_DOCUMENT EXCERPT:_
········

We try to hold on to the idea that we were the victims and we were the good guys, and others were the bad guys because it gives us some sense of security, and it gives us some sense of clear lines. And I’m a parent, I’m very empathetic to the desire to find a safe space in the world. But I really think the tragedy of the human condition is that it doesn’t exist. And part of our responsibility is confronting that. We are always already responsible at every moment for what we’re doing and how we’re acting in the world that we’re creating. There’s no escape into this bubble or that bubble.
C: How does this relate to the way, Julia and Demyan, you see more and more Ukrainians working with their history, rediscovering their history?

········

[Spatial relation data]
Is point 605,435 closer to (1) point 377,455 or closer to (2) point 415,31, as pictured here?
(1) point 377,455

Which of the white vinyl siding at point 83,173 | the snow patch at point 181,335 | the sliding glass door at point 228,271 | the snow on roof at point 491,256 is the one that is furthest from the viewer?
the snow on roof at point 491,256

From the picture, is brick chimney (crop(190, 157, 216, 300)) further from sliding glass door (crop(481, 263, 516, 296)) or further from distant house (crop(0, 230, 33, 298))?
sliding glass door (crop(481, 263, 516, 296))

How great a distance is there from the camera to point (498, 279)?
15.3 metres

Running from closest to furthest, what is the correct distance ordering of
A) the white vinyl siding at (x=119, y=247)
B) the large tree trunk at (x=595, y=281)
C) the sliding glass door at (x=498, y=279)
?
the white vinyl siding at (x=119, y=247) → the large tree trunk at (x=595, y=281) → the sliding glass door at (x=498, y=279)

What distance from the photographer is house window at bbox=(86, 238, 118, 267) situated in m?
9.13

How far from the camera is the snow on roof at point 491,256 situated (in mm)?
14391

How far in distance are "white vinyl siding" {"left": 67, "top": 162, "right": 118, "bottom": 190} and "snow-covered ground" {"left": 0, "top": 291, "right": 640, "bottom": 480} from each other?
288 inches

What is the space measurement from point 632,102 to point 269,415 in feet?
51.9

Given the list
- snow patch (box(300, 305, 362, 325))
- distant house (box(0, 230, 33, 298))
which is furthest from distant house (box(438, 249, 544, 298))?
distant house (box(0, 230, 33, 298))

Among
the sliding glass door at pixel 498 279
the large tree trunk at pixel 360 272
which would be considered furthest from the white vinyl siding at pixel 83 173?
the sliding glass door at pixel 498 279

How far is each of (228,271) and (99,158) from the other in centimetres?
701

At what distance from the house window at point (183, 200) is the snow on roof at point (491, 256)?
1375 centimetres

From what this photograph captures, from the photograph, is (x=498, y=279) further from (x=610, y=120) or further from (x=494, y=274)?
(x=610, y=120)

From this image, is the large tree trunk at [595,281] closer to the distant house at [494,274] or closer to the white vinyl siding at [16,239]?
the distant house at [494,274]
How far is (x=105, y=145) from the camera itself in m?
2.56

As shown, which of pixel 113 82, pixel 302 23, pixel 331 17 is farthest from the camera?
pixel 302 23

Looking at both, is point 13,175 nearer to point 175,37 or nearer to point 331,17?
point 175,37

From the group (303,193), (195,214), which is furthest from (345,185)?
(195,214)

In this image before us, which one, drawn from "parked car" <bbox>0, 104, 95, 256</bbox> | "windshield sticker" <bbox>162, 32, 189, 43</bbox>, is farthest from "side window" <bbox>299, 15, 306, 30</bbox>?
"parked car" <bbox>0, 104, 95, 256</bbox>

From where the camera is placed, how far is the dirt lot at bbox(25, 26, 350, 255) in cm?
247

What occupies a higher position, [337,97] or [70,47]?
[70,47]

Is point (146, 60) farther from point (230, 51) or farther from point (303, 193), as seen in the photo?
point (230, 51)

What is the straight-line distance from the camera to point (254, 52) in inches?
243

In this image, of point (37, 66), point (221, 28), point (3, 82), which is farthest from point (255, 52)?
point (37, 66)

········

_TO DO:_
1. According to the interview excerpt, what is the tragedy of the human condition?
2. Which lines of the entries contain the word "glass"? Select each one and copy it out.
These entries have no connection to the interview excerpt.

_TASK RESULTS:_
1. That a safe space in the world doesn't exist.

2.
Which of the white vinyl siding at point 83,173 | the snow patch at point 181,335 | the sliding glass door at point 228,271 | the snow on roof at point 491,256 is the one that is furthest from the viewer?
From the picture, is brick chimney (crop(190, 157, 216, 300)) further from sliding glass door (crop(481, 263, 516, 296)) or further from distant house (crop(0, 230, 33, 298))?
sliding glass door (crop(481, 263, 516, 296))
C) the sliding glass door at (x=498, y=279)
the white vinyl siding at (x=119, y=247) → the large tree trunk at (x=595, y=281) → the sliding glass door at (x=498, y=279)
the sliding glass door at pixel 498 279
the sliding glass door at pixel 498 279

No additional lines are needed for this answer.